═══ Gösterilen malzeme
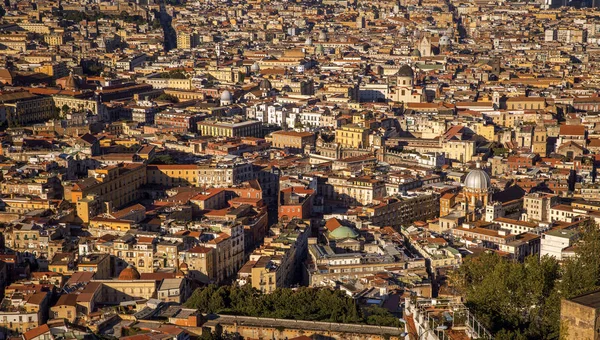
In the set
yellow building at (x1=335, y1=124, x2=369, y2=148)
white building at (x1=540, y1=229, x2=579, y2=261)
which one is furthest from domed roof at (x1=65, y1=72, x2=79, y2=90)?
white building at (x1=540, y1=229, x2=579, y2=261)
══════
Yukarıdaki tüm satırları, her satır için bir dize olacak biçimde bir JSON listesine aktarın; boş satırları ve resimleri listeye almayın.

_Tamamlanan görev_
[
  "In the set",
  "yellow building at (x1=335, y1=124, x2=369, y2=148)",
  "white building at (x1=540, y1=229, x2=579, y2=261)",
  "which one is furthest from domed roof at (x1=65, y1=72, x2=79, y2=90)?",
  "white building at (x1=540, y1=229, x2=579, y2=261)"
]